==== Records shown ====

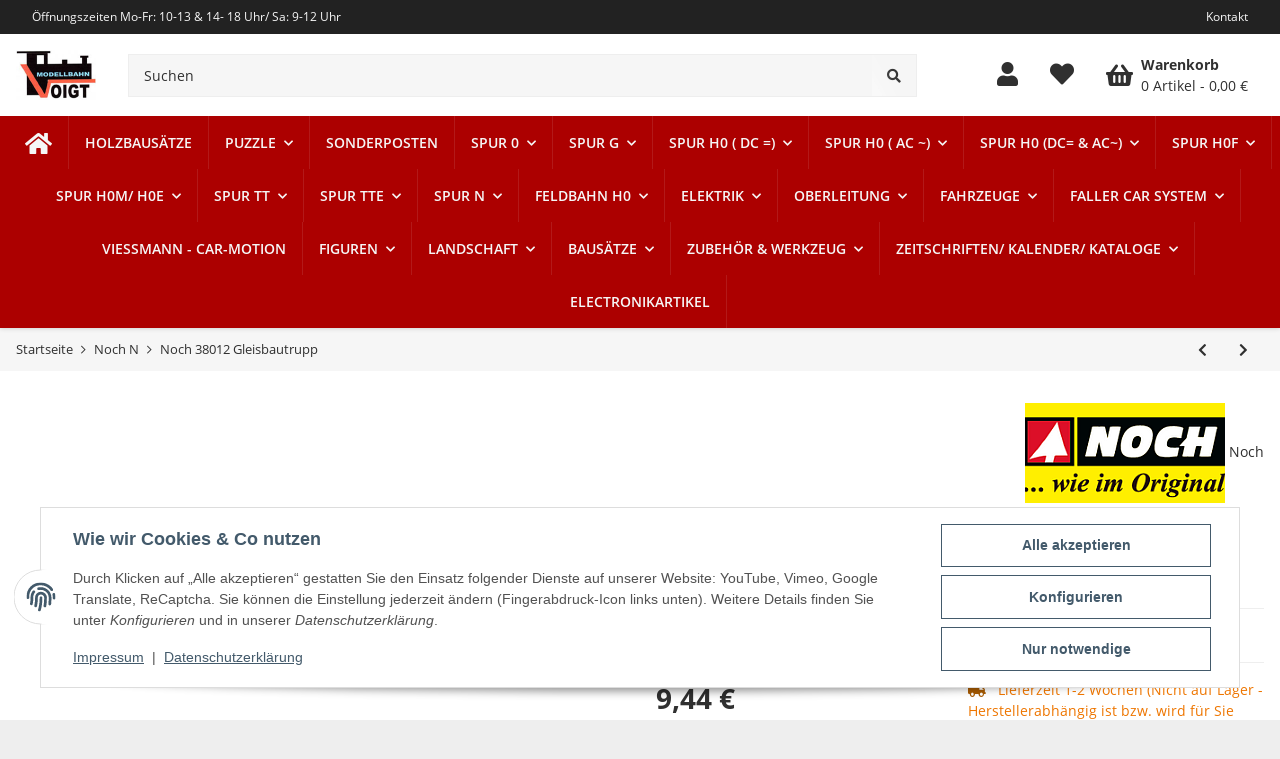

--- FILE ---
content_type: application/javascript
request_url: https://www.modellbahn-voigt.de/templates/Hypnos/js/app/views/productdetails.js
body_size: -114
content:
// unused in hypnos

====
==== Records shown ====

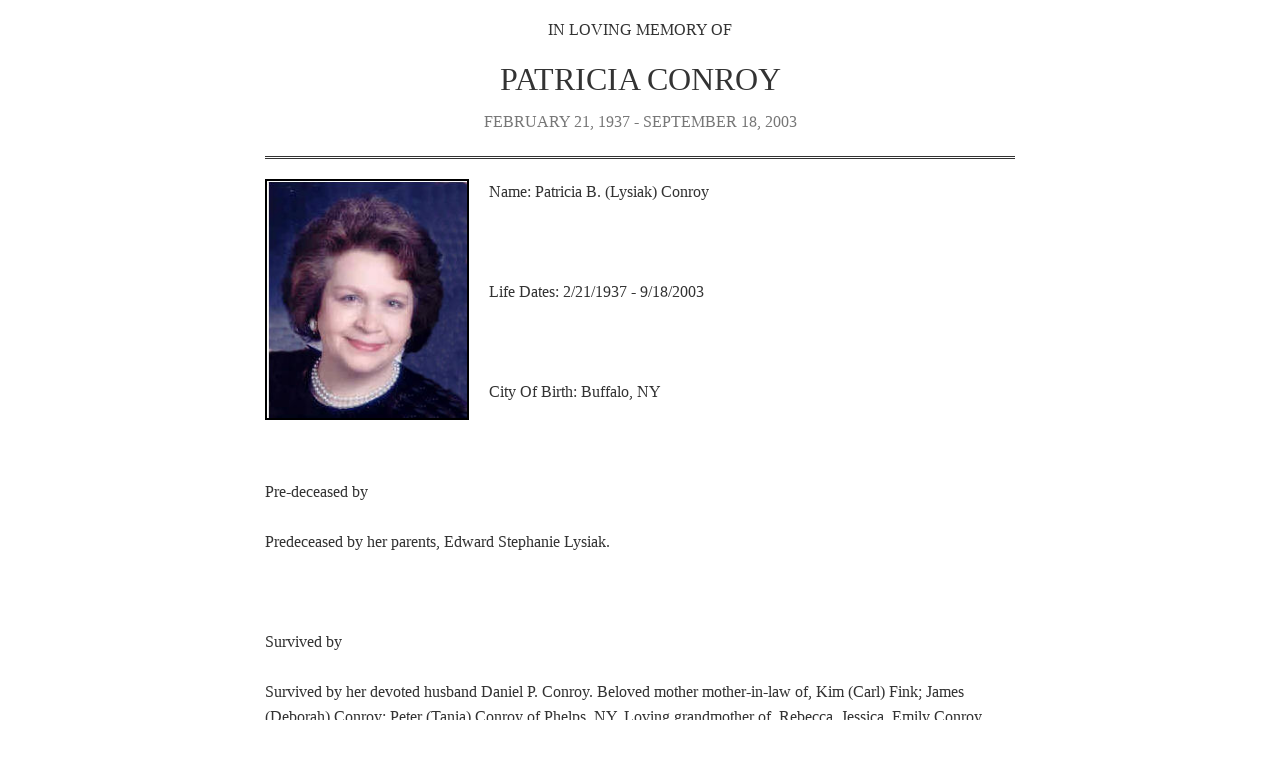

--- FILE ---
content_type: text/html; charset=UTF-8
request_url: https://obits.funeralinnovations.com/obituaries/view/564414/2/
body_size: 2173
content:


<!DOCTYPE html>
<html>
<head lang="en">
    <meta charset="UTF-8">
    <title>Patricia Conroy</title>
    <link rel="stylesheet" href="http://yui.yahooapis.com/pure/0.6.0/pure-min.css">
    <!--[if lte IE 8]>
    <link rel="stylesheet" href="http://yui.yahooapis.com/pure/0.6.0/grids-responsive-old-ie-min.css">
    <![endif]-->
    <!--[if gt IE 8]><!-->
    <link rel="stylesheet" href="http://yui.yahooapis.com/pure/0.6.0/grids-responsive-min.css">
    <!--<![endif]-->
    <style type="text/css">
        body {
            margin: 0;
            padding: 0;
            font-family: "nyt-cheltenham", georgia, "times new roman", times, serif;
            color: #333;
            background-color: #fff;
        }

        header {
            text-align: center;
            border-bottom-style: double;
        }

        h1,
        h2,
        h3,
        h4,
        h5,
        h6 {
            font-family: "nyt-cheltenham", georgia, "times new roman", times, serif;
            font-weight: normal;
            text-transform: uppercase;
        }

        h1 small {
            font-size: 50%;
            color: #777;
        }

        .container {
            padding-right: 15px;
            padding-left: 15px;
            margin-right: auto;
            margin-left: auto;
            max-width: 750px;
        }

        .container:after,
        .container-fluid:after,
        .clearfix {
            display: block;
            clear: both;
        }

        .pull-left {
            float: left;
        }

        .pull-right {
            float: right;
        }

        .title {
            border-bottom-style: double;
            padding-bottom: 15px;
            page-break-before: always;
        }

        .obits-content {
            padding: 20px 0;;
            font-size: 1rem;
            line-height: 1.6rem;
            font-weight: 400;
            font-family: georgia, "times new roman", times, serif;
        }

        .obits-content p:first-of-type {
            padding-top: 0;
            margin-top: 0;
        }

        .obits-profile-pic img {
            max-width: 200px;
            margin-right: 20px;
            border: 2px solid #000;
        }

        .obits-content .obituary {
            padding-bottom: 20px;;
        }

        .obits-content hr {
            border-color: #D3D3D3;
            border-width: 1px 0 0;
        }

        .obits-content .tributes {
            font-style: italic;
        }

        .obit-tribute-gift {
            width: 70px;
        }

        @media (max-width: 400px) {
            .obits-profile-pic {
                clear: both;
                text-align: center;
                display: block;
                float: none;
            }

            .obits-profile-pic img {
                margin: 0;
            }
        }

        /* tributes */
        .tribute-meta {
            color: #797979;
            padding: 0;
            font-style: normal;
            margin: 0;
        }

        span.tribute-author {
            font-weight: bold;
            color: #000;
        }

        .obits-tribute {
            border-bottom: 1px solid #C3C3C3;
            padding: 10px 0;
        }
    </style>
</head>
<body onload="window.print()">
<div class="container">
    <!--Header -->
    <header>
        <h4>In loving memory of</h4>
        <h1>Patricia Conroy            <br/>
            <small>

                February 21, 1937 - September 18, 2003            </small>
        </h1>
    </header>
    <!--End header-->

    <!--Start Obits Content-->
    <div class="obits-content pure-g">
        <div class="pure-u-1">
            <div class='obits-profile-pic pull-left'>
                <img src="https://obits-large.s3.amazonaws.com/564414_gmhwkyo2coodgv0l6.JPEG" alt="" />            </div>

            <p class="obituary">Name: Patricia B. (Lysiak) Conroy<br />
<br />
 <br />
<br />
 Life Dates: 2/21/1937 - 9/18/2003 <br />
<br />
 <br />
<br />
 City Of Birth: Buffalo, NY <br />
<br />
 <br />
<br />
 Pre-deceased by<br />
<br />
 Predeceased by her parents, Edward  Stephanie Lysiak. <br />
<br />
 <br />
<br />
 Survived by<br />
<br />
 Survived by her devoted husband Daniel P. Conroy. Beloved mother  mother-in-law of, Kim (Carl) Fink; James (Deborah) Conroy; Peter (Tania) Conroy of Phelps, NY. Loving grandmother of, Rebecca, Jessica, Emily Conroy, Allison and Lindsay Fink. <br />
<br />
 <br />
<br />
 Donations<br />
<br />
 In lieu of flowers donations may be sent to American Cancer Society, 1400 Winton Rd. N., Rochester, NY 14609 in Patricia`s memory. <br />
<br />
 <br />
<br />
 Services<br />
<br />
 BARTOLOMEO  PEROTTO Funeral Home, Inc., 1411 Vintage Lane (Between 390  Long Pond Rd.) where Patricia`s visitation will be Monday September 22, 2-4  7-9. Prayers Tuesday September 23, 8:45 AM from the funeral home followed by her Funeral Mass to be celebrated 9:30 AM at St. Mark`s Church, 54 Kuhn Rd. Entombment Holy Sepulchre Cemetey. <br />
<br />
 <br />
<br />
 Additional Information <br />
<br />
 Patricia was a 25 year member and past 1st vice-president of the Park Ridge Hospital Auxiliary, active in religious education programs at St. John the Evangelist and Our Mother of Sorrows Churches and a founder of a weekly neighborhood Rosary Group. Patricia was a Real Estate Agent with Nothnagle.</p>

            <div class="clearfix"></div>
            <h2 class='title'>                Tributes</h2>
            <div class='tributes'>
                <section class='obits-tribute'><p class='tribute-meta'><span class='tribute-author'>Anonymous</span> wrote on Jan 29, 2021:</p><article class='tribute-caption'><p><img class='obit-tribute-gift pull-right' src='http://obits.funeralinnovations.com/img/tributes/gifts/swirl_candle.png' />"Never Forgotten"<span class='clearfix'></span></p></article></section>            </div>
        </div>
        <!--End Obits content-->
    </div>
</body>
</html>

====
==== Records shown ====

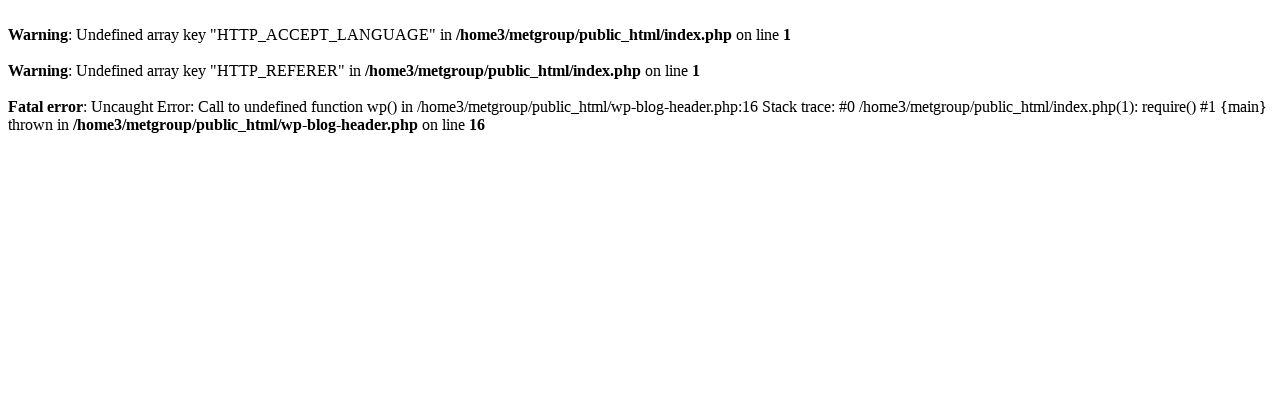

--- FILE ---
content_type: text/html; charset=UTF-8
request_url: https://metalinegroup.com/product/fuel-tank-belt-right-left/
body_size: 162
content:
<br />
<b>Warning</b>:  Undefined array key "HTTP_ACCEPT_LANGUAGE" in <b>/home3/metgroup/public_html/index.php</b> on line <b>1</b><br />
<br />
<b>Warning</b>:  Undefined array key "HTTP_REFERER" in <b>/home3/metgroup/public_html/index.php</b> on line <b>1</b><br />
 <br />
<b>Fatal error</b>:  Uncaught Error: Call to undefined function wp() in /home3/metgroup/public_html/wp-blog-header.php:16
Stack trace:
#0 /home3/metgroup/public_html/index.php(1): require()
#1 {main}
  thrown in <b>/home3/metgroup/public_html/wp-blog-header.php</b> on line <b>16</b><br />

====

- Assignment -
In the records, which lines mention the word "href"? Copy those lines.

- Exercise answer -
    <link rel="stylesheet" href="http://yui.yahooapis.com/pure/0.6.0/pure-min.css">
    <link rel="stylesheet" href="http://yui.yahooapis.com/pure/0.6.0/grids-responsive-old-ie-min.css">
    <link rel="stylesheet" href="http://yui.yahooapis.com/pure/0.6.0/grids-responsive-min.css">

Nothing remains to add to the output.